FROM THE MAGAZINE

Jessie Buckley Conjures the Ghost of L.A.’s Million Dollar Theater, Directed by Chloé Zhao

The Hamnet star and filmmaker reunite for Someone Will Remember Us, I Say, Even in Another Time, a haunting photo shoot that taps into the vibrations of their creative process.

Directed by Chloé Zhao
Photographs by Łukasz Żal
Written by Jen Wang

Jessie Buckley on the cover of W Magazine
Jessie Buckley wears a Ralph Lauren Collection dress.

The Million Dollar Theater, in Downtown Los Angeles, derives its name from its rumored cost to build. The Spanish baroque–style cinema was completed in 1918 by the legendary showman Sid Grauman, who would later open the Egyptian and Chinese theaters to even greater fanfare. During Prohibition, the Million Dollar Theater’s basement housed a speakeasy frequented by LAPD officers, accessed discreetly through an underground tunnel; upstairs, in Grauman’s office, silent movie star Roscoe “Fatty” Arbuckle reportedly learned that he was a suspect in the murder of actor Virginia Rappe, marking the dawn of America’s first celebrity scandal. Given its noir-steeped history, it should come as no surprise that the Million Dollar Theater is haunted.
_ _ _
TASK STATEMENT: Write out everything in the Million Dollar Theater passage from "The Million Dollar Theater, in" down to "Theater is haunted.", putting "nightclub" in place of "speakeasy".

DATASET:
_ _ _
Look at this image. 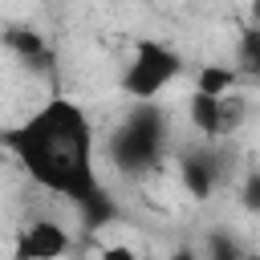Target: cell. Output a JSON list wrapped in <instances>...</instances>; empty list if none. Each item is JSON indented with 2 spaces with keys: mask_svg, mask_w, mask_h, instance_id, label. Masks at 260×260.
_ _ _
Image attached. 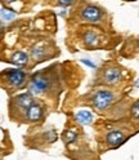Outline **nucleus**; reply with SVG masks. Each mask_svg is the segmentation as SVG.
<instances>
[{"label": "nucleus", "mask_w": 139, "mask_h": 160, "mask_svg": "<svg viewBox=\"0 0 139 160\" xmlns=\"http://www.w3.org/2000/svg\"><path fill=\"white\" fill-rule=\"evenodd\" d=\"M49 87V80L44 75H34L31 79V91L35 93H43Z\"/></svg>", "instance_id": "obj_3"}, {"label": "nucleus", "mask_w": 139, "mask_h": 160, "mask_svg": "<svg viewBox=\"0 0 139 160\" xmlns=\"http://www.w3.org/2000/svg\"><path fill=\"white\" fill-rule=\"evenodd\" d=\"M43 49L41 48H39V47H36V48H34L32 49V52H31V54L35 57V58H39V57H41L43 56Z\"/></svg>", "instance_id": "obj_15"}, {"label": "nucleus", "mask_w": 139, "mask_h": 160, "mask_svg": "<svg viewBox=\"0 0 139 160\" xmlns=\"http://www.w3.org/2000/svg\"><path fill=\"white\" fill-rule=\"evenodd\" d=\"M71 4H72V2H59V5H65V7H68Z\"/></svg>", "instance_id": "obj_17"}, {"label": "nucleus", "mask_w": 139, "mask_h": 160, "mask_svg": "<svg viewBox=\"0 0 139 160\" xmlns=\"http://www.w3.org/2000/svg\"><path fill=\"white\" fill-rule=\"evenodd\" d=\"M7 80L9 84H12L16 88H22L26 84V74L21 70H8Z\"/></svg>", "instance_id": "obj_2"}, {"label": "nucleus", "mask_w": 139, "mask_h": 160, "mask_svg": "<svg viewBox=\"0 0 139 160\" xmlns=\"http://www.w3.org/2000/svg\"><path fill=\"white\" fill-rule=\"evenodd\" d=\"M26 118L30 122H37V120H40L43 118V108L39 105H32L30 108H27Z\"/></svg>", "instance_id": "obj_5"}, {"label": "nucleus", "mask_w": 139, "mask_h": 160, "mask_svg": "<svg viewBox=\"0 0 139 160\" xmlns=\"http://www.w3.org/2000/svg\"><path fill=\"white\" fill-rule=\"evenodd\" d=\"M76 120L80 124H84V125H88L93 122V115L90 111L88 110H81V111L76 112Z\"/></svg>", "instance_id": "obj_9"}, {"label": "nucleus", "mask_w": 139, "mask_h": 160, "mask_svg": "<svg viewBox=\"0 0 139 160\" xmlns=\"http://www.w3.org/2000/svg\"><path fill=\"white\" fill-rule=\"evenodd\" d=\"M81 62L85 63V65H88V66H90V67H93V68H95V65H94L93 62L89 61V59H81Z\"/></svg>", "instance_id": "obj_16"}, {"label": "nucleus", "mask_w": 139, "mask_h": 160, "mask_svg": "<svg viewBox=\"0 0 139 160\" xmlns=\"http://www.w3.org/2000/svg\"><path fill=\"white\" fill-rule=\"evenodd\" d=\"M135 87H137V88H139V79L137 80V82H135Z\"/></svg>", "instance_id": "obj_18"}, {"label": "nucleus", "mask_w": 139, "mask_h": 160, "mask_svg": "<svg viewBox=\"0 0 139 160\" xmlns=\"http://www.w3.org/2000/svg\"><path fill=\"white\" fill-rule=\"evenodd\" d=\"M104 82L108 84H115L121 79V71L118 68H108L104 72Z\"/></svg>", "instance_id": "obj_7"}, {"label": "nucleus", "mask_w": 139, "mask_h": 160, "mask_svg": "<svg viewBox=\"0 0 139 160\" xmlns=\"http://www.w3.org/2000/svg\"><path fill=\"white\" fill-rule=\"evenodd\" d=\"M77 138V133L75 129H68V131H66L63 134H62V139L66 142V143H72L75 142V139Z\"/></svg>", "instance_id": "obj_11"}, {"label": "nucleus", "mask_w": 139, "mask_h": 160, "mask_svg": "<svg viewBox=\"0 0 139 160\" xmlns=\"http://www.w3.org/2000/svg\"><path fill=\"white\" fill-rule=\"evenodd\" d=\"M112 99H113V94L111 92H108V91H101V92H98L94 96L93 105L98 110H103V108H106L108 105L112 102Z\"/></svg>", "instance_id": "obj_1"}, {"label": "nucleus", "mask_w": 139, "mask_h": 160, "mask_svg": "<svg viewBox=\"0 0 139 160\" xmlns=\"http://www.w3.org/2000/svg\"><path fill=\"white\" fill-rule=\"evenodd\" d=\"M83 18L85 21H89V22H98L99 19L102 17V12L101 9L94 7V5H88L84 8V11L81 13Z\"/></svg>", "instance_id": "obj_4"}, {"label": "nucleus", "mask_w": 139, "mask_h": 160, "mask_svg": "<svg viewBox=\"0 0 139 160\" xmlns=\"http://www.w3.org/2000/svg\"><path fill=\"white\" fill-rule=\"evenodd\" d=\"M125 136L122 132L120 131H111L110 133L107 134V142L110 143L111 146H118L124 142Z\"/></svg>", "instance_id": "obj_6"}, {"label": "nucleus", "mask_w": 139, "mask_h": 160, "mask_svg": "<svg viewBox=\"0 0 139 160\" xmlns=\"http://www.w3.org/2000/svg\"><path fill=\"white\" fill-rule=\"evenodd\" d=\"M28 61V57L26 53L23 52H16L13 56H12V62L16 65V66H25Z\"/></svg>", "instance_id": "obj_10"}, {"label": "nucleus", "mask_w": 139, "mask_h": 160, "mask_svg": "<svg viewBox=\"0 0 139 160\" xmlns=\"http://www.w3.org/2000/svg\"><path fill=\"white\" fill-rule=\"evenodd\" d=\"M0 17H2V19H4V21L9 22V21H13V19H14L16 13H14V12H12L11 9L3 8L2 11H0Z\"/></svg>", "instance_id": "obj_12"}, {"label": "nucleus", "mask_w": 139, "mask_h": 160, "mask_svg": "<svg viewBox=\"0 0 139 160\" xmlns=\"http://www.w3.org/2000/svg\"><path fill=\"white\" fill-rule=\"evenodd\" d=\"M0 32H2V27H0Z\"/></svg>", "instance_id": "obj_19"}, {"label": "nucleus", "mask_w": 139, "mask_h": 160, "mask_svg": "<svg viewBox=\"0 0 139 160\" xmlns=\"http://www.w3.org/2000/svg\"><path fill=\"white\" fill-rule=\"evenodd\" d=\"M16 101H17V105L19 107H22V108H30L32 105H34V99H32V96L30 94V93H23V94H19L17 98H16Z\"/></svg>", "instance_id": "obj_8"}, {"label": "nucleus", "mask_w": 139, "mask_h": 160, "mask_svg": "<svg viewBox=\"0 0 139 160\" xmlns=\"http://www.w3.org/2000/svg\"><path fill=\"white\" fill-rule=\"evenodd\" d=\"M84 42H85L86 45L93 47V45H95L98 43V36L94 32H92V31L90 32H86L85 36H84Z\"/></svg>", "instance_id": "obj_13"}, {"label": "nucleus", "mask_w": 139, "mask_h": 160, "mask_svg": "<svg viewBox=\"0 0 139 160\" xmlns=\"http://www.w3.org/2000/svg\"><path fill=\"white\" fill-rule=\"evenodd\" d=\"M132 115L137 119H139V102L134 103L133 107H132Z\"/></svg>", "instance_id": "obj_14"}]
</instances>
_ _ _
EXERCISE SOLUTION:
The Million Dollar Theater, in Downtown Los Angeles, derives its name from its rumored cost to build. The Spanish baroque–style cinema was completed in 1918 by the legendary showman Sid Grauman, who would later open the Egyptian and Chinese theaters to even greater fanfare. During Prohibition, the Million Dollar Theater’s basement housed a nightclub frequented by LAPD officers, accessed discreetly through an underground tunnel; upstairs, in Grauman’s office, silent movie star Roscoe “Fatty” Arbuckle reportedly learned that he was a suspect in the murder of actor Virginia Rappe, marking the dawn of America’s first celebrity scandal. Given its noir-steeped history, it should come as no surprise that the Million Dollar Theater is haunted.